5. Automatic Source Switching
Based on which source is known to be disrupted and the criticality, the AWS Lambda function sends a command to the Broadcast Router to switch the source and failover to a new valid source, a backup feed, or an alternate path. This automation workflow virtually eliminates, at minimum drastically reduces, operator resources to take any actions.

6. Logging Storage and External Notifications
For compliance purposes, all events processed are stored in Amazon S3 for search during troubleshooting or future use. Also, AWS Lambda publishes selected critical events to Amazon Simple Notification Service (SNS) to connect with other messaging systems for Application-to-Application (A2A) messaging or push SMS or e-mail notifications in an Application-to-Person (A2P) messaging model.

Summary

The integration of TAG’s Realtime Media Platform with AWS infrastructure presents a technically advanced approach to broadcast monitoring and management.

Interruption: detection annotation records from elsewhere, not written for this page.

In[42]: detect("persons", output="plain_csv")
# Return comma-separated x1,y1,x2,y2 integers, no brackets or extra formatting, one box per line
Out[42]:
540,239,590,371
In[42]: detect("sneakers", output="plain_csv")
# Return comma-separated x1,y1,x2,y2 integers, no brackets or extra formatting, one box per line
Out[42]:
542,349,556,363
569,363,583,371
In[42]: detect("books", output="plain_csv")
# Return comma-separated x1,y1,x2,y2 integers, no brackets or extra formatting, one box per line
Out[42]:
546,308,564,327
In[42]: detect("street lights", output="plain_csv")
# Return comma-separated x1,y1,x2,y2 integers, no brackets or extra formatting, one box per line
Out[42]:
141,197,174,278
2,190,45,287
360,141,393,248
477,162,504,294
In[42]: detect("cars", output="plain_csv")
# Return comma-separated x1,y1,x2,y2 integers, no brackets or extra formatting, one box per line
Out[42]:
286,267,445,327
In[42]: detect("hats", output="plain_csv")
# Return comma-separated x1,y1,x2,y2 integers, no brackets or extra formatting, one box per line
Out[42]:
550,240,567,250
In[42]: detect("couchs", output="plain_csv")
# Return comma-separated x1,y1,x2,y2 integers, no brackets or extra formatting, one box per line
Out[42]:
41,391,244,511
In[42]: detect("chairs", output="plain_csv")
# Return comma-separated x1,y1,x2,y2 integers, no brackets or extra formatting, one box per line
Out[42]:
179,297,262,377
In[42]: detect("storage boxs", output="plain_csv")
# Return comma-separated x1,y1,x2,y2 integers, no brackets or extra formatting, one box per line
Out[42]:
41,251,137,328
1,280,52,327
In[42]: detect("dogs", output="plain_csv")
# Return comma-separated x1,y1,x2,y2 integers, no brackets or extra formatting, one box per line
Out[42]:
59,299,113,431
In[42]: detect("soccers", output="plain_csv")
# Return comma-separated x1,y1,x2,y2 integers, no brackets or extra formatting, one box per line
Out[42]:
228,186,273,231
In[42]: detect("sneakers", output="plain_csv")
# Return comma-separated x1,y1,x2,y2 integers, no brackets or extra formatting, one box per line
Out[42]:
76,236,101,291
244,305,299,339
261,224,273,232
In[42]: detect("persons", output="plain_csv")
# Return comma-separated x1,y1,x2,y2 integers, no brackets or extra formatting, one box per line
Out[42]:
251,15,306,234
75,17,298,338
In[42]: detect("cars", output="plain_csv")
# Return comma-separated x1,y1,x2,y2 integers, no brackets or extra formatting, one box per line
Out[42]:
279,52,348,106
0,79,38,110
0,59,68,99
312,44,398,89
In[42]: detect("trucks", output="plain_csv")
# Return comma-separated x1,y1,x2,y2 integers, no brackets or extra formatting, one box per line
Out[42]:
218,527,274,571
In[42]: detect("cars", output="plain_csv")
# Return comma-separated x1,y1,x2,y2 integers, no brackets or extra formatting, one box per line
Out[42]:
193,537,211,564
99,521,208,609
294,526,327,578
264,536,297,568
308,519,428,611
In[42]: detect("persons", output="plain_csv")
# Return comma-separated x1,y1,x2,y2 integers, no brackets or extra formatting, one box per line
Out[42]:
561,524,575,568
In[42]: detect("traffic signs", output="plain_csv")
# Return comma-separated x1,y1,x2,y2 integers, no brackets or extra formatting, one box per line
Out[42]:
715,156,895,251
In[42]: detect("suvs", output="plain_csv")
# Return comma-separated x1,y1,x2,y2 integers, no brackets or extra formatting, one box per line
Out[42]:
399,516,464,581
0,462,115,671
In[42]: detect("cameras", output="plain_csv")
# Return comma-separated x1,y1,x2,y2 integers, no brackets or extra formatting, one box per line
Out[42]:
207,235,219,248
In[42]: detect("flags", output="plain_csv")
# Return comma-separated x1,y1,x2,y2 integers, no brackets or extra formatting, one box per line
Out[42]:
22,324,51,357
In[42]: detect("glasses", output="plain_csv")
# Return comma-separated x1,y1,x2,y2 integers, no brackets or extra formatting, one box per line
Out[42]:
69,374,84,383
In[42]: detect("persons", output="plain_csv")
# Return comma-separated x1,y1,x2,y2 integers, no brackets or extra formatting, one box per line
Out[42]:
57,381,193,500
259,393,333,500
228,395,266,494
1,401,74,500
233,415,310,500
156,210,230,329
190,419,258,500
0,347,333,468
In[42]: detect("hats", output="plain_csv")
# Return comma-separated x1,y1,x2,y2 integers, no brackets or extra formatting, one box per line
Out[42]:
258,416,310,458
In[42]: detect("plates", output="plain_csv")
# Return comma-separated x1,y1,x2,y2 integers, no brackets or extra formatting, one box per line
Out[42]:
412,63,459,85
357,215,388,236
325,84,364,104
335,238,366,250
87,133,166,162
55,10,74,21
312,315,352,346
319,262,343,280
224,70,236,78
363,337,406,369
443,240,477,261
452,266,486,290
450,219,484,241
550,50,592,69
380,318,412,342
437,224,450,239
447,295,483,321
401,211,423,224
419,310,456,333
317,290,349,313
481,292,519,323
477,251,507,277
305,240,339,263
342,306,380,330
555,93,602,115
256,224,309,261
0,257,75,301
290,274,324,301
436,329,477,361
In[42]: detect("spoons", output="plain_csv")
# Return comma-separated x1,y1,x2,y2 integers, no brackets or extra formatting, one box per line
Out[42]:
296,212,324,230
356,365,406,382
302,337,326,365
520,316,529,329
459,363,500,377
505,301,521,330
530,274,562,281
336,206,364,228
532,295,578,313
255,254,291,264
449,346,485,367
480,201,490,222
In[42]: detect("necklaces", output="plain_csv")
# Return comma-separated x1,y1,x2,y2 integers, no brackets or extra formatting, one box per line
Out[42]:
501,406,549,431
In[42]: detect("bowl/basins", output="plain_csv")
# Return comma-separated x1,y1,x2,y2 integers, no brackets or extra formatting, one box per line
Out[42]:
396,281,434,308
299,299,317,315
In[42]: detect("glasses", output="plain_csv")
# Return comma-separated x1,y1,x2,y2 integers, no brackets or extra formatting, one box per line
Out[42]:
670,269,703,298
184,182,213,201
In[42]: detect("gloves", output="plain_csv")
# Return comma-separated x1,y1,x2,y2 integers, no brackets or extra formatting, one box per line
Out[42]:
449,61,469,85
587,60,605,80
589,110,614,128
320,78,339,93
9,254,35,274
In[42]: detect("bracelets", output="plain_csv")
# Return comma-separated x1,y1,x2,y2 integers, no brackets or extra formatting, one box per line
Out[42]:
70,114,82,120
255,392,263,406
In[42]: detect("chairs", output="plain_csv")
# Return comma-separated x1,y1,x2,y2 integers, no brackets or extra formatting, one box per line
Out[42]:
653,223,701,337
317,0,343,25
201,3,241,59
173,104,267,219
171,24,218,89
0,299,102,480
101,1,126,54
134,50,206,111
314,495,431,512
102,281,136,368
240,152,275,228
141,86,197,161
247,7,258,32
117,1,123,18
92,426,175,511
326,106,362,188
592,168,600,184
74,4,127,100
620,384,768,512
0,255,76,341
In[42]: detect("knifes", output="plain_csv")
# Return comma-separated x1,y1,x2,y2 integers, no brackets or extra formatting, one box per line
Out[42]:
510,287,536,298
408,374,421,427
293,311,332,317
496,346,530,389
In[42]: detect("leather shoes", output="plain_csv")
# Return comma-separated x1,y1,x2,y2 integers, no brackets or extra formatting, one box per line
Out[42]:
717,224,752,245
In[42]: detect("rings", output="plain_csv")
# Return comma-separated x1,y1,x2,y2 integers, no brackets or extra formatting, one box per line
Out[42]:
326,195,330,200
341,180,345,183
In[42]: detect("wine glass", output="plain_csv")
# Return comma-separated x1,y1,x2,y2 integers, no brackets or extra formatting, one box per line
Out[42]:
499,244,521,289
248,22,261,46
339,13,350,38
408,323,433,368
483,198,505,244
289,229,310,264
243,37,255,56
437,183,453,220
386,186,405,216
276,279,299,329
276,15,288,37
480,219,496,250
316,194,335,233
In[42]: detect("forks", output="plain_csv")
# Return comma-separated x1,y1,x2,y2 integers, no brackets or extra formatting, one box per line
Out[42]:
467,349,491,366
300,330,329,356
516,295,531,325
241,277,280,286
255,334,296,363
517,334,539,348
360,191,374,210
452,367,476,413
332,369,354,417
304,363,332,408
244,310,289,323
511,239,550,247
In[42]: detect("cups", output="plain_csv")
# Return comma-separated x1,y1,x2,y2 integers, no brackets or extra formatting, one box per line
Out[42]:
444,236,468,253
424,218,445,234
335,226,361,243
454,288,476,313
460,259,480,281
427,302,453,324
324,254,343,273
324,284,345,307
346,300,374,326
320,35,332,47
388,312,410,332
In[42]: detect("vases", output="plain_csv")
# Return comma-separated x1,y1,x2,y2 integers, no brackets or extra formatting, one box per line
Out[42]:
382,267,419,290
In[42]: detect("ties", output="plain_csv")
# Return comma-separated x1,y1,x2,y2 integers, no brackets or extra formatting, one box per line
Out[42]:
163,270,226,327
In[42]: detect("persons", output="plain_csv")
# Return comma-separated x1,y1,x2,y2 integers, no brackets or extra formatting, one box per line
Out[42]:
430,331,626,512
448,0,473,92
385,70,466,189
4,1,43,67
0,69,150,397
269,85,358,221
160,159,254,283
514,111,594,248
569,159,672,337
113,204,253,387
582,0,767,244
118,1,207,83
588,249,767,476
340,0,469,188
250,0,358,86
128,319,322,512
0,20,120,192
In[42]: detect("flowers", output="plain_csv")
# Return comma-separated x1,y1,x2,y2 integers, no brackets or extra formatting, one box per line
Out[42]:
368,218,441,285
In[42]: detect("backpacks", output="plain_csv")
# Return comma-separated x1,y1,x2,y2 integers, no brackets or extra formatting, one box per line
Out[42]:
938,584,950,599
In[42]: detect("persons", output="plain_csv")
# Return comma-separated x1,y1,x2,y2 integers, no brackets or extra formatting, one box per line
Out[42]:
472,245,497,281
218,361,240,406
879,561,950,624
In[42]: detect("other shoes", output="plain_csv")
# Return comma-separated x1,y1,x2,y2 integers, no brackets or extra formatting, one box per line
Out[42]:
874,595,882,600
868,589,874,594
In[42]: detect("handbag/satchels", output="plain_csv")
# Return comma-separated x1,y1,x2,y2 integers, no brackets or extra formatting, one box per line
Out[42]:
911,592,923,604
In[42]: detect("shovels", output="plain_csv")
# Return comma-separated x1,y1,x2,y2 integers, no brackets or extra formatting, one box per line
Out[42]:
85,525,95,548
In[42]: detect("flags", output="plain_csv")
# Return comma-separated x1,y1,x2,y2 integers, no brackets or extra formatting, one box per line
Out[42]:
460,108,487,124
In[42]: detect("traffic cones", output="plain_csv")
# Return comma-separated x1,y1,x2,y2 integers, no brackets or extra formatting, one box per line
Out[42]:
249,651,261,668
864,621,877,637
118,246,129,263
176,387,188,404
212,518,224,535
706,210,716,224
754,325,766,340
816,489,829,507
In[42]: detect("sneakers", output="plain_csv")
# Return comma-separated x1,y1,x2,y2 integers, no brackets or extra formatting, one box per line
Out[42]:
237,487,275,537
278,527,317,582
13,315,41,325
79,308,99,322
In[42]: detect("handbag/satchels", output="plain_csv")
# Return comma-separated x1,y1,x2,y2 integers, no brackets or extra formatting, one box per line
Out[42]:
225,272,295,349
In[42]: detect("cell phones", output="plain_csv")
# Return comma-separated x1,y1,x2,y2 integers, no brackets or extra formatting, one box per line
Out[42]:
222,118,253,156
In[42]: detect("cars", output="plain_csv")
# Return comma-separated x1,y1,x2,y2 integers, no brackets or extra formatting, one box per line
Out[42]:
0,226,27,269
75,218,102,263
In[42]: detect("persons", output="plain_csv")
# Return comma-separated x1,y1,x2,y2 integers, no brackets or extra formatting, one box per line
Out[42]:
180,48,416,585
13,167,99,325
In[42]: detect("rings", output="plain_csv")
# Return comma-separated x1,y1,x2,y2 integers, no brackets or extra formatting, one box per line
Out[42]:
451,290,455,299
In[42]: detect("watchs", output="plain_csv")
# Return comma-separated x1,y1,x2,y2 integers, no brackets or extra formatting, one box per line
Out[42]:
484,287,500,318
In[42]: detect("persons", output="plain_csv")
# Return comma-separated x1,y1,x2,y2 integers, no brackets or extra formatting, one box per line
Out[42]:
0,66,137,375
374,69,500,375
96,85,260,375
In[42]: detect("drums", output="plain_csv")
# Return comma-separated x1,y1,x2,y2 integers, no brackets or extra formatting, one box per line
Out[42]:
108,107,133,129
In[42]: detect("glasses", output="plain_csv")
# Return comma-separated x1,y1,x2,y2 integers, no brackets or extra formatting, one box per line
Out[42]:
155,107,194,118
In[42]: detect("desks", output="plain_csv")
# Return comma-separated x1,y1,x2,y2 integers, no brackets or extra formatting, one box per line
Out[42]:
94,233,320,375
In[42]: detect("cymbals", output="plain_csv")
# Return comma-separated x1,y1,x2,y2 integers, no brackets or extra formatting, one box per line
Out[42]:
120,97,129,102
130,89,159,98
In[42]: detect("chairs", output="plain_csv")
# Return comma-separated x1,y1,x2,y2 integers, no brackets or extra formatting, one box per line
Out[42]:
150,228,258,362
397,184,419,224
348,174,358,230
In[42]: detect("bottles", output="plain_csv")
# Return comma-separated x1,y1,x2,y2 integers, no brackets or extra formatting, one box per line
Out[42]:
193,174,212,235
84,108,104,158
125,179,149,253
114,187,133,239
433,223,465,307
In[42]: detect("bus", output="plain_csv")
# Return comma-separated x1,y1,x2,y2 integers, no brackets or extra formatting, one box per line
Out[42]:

By leveraging TAG’s in-depth visualization and real-time alert system, MCR operators gain an efficient toolset to monitor hundreds of channels simultaneously. On the infrastructure side, the scalability of AWS its secure cloud environment ensures that resources are allocated dynamically based on demand, aiding in system optimization. Additionally, this integration streamlines operations, reducing the need for disparate systems management. This convergence of TAG and AWS represents not just a merging of services, but a holistic solution crafted to address the intricate, technical demands of modern broadcasting monitoring.